**Assignment:** Repeat everything in the walk-in bath text from "Walk-in Bath Comfort" down to "while seated securely.", word for word.

**Provided text:**
Skip to content

Pros and Cons of a Walk-in Bath

A walk-in bath is a bath with a watertight door that allows the bather to step into the bath over a low threshold to increase safety while getting into the bath. The door closes, the bath fills with water and after draining the bath, the person opens the door and steps out safely.

While many models are taller than they are wide, there are many different models and configurations available to meet the needs of almost every customer and housing situation. For example, there are walk-in baths available for easy transfer from a wheelchair to the bath seat; often called slide through baths, nearly the entire front of the bath opens to give the necessary width.

Walk-in Bath Comfort

    Pro: Water Depth

    Because there is no need to step over a tall wall, walk-in baths provide a deeper water depth when compared to traditional baths. A standard bath has a depth of 13 to 14 inches, while walk-in baths can provide up to nearly four feet of water depth for a comfortable immersion experience while seated securely.

**Information shown:**
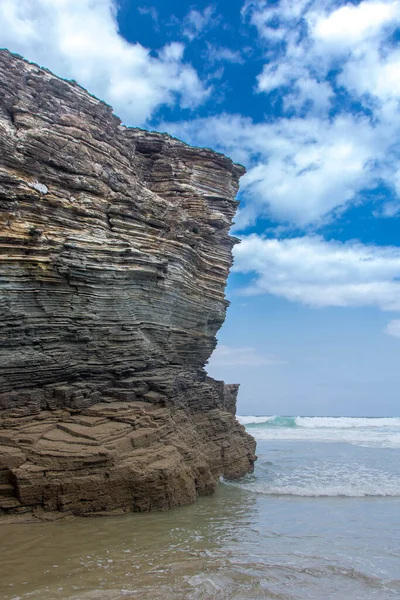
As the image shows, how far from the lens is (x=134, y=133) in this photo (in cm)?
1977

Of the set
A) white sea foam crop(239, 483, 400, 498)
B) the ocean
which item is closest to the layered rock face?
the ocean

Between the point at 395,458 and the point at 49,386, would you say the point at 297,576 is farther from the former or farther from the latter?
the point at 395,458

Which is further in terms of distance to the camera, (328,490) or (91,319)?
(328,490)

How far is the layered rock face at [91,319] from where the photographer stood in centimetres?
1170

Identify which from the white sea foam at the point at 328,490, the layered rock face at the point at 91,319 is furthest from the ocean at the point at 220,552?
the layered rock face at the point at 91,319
--
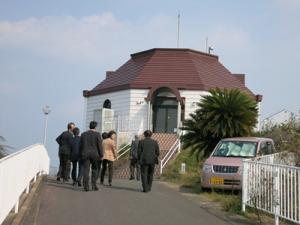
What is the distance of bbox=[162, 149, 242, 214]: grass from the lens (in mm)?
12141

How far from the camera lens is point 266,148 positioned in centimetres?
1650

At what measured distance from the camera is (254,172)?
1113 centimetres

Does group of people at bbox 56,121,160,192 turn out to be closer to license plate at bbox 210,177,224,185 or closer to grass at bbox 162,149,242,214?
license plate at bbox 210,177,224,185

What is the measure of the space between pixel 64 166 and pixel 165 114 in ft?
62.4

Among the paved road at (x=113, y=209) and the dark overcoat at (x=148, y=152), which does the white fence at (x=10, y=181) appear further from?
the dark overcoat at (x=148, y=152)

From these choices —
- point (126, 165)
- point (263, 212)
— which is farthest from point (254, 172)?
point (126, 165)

**Written answer:**
Walk-in Bath Comfort

    Pro: Water Depth

    Because there is no need to step over a tall wall, walk-in baths provide a deeper water depth when compared to traditional baths. A standard bath has a depth of 13 to 14 inches, while walk-in baths can provide up to nearly four feet of water depth for a comfortable immersion experience while seated securely.